In light of very public security breaches at Epsilon and Sony last year, 2012 could be the year during which companies start to sign up for security-breach insurance. Security-breach insurance protects a company in the event that its customer database is hacked and includes protection against lawsuits that the affected customers file. (It doesn’t protect consumers’ information from a potential breach.) Two analysts tell Consumers Digest that it’s unlikely that companies will pass on the cost of added premiums to their customers.
In October 2011, Securities and Exchange Commission created guidelines to address the way in which publicly held companies handle security-breach disclosures with their shareholders. The guidelines indicated that companies should notify shareholders when security breaches occur and disclose any measures the company has taken to safeguard against financial damages from a breach.
Rob Ayoub, who is a security-industry specialist with Frost & Sullivan, believes that companies who opt for security-breach insurance might be more apt to disclose security breaches with their customers because the insurance policy likely would cover class-action-lawsuit settlement costs.
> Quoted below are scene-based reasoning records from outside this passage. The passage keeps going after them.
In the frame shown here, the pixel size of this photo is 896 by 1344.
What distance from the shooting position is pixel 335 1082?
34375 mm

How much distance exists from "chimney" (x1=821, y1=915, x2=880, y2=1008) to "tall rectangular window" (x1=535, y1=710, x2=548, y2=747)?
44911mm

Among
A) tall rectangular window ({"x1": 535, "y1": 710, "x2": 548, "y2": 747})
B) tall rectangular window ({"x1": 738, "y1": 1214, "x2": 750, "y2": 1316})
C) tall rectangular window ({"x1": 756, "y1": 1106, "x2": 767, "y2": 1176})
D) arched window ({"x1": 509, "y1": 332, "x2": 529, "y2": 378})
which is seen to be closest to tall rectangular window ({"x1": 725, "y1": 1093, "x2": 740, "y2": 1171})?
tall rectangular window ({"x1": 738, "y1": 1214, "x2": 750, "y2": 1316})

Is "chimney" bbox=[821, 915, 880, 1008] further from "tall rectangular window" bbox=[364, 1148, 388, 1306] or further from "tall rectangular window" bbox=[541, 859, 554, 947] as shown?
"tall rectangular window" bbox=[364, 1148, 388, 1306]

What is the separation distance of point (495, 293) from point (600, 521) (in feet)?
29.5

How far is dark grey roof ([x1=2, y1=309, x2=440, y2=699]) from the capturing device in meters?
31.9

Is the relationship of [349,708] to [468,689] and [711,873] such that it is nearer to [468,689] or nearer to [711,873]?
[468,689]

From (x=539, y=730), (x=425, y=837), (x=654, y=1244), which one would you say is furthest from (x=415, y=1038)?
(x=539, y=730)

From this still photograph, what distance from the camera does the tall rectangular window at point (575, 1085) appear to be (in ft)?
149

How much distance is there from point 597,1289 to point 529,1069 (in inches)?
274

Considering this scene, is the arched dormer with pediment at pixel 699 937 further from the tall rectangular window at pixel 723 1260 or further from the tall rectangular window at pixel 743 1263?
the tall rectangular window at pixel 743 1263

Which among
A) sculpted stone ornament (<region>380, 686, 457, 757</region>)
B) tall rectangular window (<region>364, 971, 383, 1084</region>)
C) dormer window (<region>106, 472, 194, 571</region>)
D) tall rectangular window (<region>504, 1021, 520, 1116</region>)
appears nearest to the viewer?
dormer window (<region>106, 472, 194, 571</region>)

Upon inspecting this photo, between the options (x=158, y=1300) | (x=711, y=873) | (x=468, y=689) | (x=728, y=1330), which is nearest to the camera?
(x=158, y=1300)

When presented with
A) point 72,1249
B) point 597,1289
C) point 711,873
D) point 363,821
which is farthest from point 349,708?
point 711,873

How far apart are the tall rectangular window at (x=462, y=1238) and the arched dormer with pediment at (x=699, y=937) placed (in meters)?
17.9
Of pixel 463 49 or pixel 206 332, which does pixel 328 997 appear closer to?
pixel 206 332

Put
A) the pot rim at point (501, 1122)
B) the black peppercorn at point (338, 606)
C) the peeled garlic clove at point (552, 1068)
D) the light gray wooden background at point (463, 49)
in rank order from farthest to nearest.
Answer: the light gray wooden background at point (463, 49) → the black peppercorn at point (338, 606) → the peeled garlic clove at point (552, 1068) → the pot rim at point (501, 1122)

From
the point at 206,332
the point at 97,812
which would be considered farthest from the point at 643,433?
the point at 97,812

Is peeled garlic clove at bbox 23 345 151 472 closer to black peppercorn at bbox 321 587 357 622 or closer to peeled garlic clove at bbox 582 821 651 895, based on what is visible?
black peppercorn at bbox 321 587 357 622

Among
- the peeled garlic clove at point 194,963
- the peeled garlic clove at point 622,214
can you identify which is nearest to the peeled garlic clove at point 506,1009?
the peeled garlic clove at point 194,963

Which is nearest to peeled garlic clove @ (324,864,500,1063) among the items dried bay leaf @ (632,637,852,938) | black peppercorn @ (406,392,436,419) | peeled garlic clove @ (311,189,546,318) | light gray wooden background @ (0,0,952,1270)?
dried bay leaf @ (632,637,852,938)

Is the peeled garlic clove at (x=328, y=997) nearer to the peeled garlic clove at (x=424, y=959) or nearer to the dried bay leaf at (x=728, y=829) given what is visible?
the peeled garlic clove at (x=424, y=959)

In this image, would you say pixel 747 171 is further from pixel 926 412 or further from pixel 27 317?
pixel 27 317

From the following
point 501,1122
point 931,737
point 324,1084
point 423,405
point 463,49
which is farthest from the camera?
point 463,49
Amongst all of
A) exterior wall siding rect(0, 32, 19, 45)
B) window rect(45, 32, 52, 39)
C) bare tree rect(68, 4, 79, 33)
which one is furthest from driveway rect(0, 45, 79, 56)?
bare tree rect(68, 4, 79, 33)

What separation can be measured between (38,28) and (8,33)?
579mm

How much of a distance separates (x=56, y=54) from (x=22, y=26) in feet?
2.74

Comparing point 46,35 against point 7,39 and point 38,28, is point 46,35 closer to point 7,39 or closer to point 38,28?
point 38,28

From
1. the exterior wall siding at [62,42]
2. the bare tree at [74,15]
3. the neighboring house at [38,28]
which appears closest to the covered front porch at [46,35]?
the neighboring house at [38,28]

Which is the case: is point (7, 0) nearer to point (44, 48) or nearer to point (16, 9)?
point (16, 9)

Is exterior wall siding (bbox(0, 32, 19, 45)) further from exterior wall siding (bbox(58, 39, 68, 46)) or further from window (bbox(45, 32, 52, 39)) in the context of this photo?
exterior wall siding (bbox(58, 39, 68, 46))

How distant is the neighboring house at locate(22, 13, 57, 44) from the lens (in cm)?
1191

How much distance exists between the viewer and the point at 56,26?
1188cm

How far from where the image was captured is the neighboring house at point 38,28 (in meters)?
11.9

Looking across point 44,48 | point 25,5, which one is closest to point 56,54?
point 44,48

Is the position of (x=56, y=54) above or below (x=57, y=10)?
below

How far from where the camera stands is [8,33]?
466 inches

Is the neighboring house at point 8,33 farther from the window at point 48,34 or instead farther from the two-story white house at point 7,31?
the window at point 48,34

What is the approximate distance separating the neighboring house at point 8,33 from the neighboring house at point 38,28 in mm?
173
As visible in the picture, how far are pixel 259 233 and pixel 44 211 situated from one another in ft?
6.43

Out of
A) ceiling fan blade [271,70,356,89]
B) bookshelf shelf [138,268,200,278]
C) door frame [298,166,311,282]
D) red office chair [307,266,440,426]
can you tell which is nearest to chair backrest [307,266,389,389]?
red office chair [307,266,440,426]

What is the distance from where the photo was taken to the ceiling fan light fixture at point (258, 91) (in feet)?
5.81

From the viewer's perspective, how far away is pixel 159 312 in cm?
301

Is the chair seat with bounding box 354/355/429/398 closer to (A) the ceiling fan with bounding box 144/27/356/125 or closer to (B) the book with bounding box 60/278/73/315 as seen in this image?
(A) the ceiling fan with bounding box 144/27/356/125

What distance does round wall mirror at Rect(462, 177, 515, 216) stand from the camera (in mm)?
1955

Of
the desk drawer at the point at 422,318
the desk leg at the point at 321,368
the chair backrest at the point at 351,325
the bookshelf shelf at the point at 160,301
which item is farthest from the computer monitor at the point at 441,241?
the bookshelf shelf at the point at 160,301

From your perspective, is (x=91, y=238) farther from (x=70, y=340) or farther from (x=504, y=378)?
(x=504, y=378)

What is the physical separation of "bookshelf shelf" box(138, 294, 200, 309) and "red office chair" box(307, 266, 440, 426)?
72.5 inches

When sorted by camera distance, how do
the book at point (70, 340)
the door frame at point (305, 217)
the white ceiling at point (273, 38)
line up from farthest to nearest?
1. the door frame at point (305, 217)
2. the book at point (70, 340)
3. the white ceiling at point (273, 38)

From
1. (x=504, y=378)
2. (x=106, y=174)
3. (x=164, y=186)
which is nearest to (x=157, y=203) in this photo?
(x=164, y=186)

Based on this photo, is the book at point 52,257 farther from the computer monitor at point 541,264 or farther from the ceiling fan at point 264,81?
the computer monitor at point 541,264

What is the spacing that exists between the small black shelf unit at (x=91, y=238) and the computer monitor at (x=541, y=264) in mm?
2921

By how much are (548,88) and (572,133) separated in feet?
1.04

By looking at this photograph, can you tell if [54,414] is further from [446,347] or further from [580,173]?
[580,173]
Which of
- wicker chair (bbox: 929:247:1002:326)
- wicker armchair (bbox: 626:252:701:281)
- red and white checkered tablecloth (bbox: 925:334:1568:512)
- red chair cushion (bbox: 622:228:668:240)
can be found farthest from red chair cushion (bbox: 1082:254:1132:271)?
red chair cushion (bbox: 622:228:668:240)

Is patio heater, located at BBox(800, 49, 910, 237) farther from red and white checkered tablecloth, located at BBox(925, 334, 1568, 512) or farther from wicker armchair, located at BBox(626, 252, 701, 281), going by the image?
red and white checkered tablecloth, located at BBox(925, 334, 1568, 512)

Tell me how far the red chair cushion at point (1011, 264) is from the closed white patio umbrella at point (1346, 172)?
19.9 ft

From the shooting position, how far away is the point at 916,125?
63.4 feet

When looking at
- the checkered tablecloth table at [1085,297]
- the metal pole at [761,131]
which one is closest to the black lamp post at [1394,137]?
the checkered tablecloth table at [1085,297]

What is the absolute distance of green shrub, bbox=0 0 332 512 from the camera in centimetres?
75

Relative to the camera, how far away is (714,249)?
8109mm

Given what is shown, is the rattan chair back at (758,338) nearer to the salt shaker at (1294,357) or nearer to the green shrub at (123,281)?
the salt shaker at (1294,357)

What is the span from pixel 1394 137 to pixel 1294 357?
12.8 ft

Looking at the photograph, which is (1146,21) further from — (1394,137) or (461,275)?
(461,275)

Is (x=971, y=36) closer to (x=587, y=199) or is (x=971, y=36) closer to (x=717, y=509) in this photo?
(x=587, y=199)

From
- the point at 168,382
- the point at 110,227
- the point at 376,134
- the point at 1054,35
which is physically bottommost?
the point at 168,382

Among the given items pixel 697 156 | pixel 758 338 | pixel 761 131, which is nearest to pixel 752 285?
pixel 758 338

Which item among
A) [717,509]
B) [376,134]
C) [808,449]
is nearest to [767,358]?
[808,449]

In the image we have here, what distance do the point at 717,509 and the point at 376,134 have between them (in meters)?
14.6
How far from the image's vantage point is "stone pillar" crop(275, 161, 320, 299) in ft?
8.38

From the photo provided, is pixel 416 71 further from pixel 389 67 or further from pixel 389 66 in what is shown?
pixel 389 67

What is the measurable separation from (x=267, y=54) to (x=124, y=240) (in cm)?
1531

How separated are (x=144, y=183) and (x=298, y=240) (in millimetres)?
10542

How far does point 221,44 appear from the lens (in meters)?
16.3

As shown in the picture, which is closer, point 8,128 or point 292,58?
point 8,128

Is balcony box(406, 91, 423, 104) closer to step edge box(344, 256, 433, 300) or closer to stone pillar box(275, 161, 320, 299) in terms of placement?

However, he said that an insurance policy likely would cap settlement fees. This would limit the amount of money that a consumer would receive in damages.
Both Ayoub and Ben Ramirez, who also is a security analyst at Frost & Sullivan, believe that it’s highly unlikely that companies will seek ways to pass on the cost of premiums to their customers at such an early stage. “I think at this point, [companies are] just trying to get on board,” Ayoub says.
However, Ayoub believes that financial institutions will be the most likely to charge a fee in the future.
Other research firms that Consumers Digest contacted declined to comment on this matter, citing the emerging nature of security-breach insurance.